[Start Document text]

A practical workflow for choosing an image, painting a clean motion mask and exporting a seamless wobble loop.

Jul 19, 2026Purupuru Maker Team
How to Make a Wobbling GIF from Any Image

Turning a still image into a convincing wobble is less about adding a large amount of motion and more about choosing the right part of the picture to move. This guide walks through the complete process in Purupuru Maker, including the small adjustments that prevent torn edges and oversized GIF files.

1. Start with a readable subject

Images with one clear subject are the easiest to animate. A pudding on a plain plate, a pet against a simple background, a character portrait, or a product photo with strong separation between foreground and background will usually work immediately.

You can still use a busy image, but decide what the viewer should notice first. If the entire frame moves with equal strength, the result often looks like camera shake. A small moving region surrounded by a stable frame creates a much stronger illusion that the subject itself is soft.

For the first attempt:

  • use a PNG, JPG or WebP with a clear silhouette;
  • keep the subject away from the outer edge of the frame where possible;
  • use the largest clean source you have, but do not upscale a tiny screenshot;
  • choose a square crop when the final result is intended for an emote or sticker.

The source image remains in your browser. Purupuru Maker does not upload it to an image-processing server.

2. Paint the area that should move

Open the image and use the brush to cover the soft part of the subject. The paint is a motion mask: bright, strong paint moves more; light paint moves less; unpainted pixels remain anchored.

Do not trace the outline with pixel-perfect precision. Let the mask extend a little past the visible edge. The motion samples neighboring pixels, so a slightly generous mask gives the deformation room to bend without leaving a hard seam.

For a cat portrait, for example, you might paint the cheeks, belly and tips of the ears while leaving the eyes and background mostly stable. For a pudding, paint the body and a narrow area around its base, but keep the plate still.

If too much of the picture moves, switch to the eraser. The undo and redo buttons are useful for comparing a broad mask with a more selective version.

3. Build a soft edge with brush strength

A flat mask at 100 percent strength creates an intentionally exaggerated meme effect. For softer animation, lower the brush strength and build the mask in layers.

Start with stronger paint near the center of the moving object. Reduce the strength as you approach its boundary. This gradient acts like a flexible joint: the center travels visibly while the edge blends back into the stable image.

Hair, fabric, water and soft toys benefit most from this technique. A hard boundary can be useful for a deliberately chaotic quake, but it is rarely the best default.

4. Match the motion preset to the material

Each preset describes a different kind of movement:

  • Jelly is the general-purpose choice for food, cheeks and soft bodies.
  • Sway is better for hair, ribbons, leaves and anything moved by wind.
  • Bounce gives ears, tails and mascots a playful vertical rhythm.
  • Wave works for water, cloth and long painted regions.
  • Pulse creates quiet breathing or a heartbeat.
  • Quake is designed for reaction images and intentionally excessive memes.

Begin at moderate strength and around 1x to 1.5x speed. Increase only one control at a time. If strength and speed both jump at once, it becomes difficult to tell which setting caused an artifact.

[End Document text]
[Start Provided information]

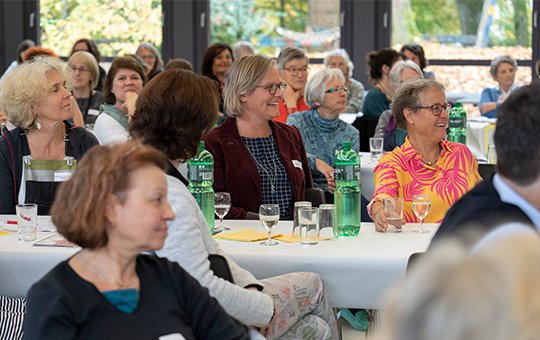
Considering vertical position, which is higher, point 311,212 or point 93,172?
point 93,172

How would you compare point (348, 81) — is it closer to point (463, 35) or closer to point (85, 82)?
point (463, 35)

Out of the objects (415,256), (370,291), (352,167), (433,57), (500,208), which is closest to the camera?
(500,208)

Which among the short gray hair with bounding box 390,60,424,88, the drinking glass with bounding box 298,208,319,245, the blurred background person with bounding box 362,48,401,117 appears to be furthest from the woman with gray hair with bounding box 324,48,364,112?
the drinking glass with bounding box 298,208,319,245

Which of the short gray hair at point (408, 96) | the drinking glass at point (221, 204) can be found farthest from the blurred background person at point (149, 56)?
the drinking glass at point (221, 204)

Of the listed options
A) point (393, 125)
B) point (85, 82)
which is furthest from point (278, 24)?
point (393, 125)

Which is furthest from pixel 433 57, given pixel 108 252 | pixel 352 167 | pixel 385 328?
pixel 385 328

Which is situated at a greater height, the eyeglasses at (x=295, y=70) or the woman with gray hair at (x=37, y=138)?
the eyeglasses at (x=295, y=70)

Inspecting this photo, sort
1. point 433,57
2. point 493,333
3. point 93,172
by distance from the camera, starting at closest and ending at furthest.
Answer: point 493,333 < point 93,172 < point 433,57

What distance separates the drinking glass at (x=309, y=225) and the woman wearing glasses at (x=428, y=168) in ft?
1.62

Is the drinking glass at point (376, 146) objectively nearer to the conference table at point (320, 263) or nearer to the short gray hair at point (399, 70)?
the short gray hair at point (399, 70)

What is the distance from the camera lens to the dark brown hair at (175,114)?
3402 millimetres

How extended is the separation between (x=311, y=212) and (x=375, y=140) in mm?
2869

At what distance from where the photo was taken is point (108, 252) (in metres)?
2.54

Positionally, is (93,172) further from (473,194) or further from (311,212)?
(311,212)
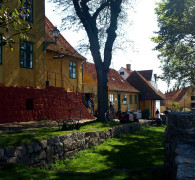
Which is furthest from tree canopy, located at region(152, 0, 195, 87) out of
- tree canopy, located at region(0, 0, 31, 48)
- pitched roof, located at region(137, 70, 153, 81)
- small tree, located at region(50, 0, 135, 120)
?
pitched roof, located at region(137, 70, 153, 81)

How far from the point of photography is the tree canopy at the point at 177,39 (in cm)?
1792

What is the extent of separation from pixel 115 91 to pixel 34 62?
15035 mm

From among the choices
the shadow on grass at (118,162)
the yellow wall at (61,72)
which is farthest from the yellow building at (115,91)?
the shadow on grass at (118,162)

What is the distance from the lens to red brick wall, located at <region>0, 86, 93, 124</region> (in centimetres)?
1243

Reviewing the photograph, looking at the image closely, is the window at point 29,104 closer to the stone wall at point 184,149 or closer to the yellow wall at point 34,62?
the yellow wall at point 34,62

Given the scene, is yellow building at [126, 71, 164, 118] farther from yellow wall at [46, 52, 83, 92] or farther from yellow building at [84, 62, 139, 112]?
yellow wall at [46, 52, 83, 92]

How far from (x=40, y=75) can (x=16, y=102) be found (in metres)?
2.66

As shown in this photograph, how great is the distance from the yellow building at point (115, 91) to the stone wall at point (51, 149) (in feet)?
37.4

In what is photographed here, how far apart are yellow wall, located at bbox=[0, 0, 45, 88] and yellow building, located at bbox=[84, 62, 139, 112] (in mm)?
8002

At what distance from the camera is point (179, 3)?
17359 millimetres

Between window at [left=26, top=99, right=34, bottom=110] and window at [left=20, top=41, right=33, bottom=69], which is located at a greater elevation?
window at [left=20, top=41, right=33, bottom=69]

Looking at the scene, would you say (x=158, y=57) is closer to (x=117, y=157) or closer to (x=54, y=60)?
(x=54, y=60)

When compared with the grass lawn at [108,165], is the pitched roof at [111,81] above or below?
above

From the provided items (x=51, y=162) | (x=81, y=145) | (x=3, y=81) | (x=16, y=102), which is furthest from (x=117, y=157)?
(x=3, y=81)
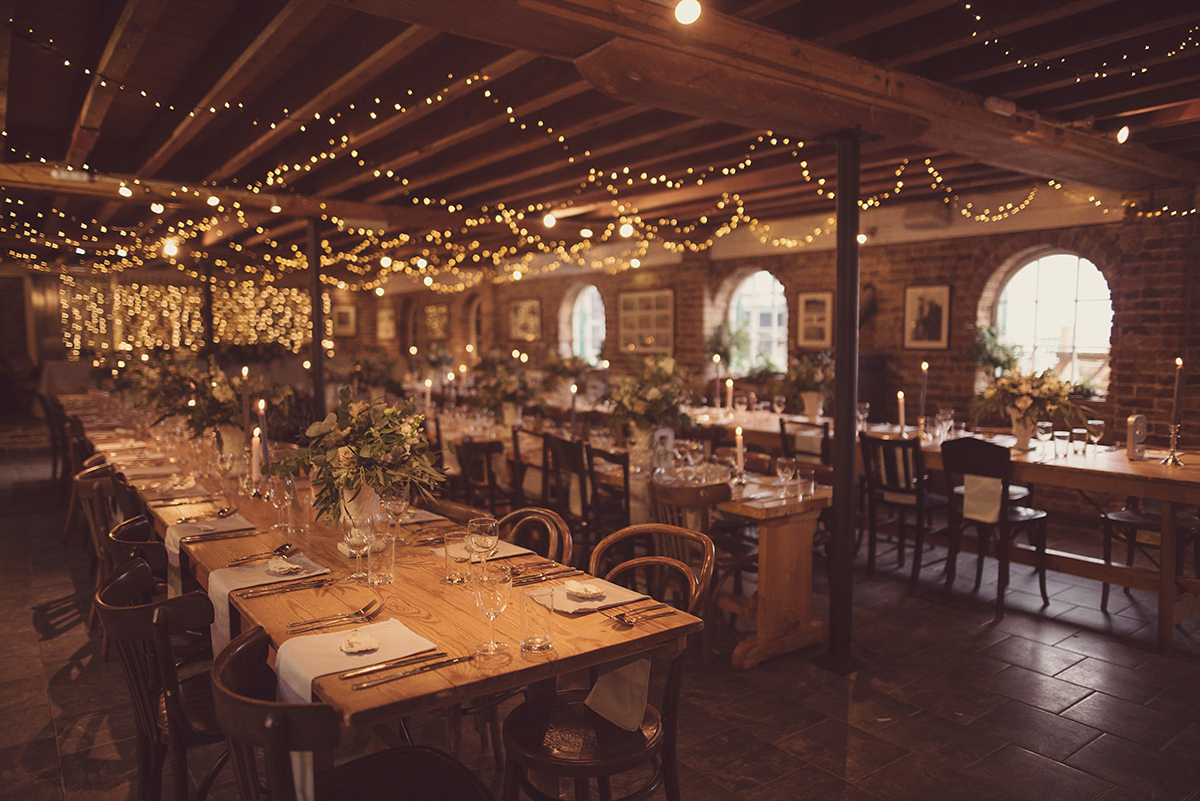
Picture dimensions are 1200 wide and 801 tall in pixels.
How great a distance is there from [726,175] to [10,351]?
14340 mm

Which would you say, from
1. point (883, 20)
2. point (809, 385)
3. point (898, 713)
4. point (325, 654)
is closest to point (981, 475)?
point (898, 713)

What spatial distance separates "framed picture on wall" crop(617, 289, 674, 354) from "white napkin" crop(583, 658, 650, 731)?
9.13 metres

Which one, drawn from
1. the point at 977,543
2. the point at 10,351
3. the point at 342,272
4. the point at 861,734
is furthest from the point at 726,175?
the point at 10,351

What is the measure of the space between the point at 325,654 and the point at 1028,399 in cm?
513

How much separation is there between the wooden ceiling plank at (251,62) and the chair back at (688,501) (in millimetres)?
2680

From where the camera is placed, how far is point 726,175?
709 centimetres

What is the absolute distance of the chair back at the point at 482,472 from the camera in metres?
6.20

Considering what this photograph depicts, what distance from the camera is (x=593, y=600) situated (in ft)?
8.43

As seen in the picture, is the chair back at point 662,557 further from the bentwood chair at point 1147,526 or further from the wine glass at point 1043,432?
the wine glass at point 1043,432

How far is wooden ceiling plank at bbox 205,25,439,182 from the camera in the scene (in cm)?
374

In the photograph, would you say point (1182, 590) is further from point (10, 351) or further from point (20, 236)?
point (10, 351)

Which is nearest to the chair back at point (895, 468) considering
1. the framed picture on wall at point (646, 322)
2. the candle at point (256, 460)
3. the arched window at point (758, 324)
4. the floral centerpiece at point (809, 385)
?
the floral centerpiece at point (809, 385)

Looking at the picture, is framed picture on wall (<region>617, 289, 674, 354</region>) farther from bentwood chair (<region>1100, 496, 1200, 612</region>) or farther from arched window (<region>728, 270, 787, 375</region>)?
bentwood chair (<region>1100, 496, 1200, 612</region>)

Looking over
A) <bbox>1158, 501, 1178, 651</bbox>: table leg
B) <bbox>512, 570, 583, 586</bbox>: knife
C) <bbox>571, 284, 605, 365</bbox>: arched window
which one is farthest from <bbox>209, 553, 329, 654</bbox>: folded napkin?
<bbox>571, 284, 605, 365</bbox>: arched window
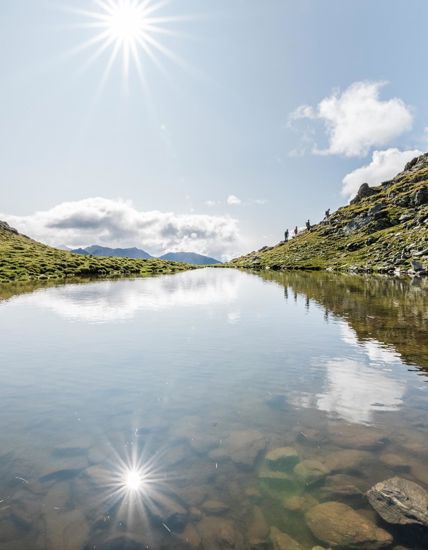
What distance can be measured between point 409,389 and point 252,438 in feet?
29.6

[End Provided information]

--- Task ---
Quote the wobbling GIF guide verbatim, starting at the words "2. Paint the" and ending after "the plate still.".

--- Exercise solution ---
2. Paint the area that should move

Open the image and use the brush to cover the soft part of the subject. The paint is a motion mask: bright, strong paint moves more; light paint moves less; unpainted pixels remain anchored.

Do not trace the outline with pixel-perfect precision. Let the mask extend a little past the visible edge. The motion samples neighboring pixels, so a slightly generous mask gives the deformation room to bend without leaving a hard seam.

For a cat portrait, for example, you might paint the cheeks, belly and tips of the ears while leaving the eyes and background mostly stable. For a pudding, paint the body and a narrow area around its base, but keep the plate still.